The immeasurability problem of it investment

Non-IT executives agree most strongly that the role of information technology in their organization is to reduce costs.

Most agree that IT supports the needs of the company well, is an important part of the business and is aligned to company strategy. Less agreement can be found, however, for the statement that information technology represents means to increase sales and/or to achieve competitive advantage.

There is a low level of agreement among non-IT executives that IT is a core competency of their organization. Surprisingly, most IT executives agree that information technology is a core competency of their company.

This increased conservatism is illustrated in the shortening of expected pay-back periods for information technology projects. Two-thirds of GMA-member companies (Grocery Manufacturers of America) expect IT projects to recoup their costs in one to two years — up from 43 percent last year. The numbers of those expecting a longer pay back of two to five years [1].

The IT department typically has a large and rapidly growing budget. In addition, most IT departments have had at least a few high-profile failures, causing business executives to be somewhat suspicious of IT’s value.

The first problem is that results have no meaning when compared to other investments. The second problem is that, to date, there is no empirical evidence that this method improves decisions.

The “immeasurability” problem is caused by three basic types of misunderstanding about measurement problems:
the object of measurement & the concept of measurement is not understood.
the methods of measurement (proven techniques used by science) generally are not well understood [2].

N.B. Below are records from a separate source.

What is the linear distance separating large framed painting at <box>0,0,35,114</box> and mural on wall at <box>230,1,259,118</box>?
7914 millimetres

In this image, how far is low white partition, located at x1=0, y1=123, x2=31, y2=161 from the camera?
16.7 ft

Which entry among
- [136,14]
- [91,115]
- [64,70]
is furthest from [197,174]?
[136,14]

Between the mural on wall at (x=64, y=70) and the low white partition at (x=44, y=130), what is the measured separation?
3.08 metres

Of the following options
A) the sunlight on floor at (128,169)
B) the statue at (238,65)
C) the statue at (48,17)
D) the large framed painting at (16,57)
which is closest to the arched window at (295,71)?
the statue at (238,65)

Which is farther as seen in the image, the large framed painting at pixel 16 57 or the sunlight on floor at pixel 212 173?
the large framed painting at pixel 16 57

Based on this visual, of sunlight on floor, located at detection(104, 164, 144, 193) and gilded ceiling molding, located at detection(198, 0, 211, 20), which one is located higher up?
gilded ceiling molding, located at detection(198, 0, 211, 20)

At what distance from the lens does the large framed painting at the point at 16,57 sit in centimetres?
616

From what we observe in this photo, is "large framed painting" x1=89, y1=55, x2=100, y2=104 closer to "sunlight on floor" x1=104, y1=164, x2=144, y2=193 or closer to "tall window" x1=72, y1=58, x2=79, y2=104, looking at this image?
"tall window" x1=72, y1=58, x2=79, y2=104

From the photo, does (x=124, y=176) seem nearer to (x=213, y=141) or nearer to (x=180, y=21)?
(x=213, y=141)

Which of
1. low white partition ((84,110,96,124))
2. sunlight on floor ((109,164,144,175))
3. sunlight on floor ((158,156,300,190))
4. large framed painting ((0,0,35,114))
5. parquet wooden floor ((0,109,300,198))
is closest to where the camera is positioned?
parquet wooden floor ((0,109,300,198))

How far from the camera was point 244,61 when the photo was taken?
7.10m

The aim is to define the IT investment effectiveness measuring problem field and to analyze business-performance management optimization methods.
Business-performance management, though defined in various ways, is generally considered a set of management and analytic processes – supported by technology – that addresses financial and operational activities. Businesses set strategic goals and then measure and manage performance against those goals. Core processes include strategic, financial, and operational planning; consolidation and reporting; modeling and analysis; metrics such as scorecards and Six Sigma; and monitoring of key performance indicators linked to organizational strategy using dashboards.

The Balanced Scorecard methodology stresses that objectives and measures from multiple perspectives should all be considered. The classic perspectives for for-profit businesses are Financial, Customer, Internal Operations/Processes, and Learning and Growth (which focuses on human capital, technology and organizational culture — the intangible assets that create value). By looking carefully at all four perspectives, organizations can focus on both the causal drivers of performance and the outcomes [3].
In order to effectively make informed business decisions, individuals must have access to relevant information. KPIs and metrics aid individuals with assessing performance, identifying activities or events that are of concern and focusing resources on those activities that require attention.

To ensure that business-performance management works, companies evaluate their efforts fairly frequently. As a result of these and other efforts, such as standards, companies should achieve improvements not only in performance, but in their ability to measure their progress.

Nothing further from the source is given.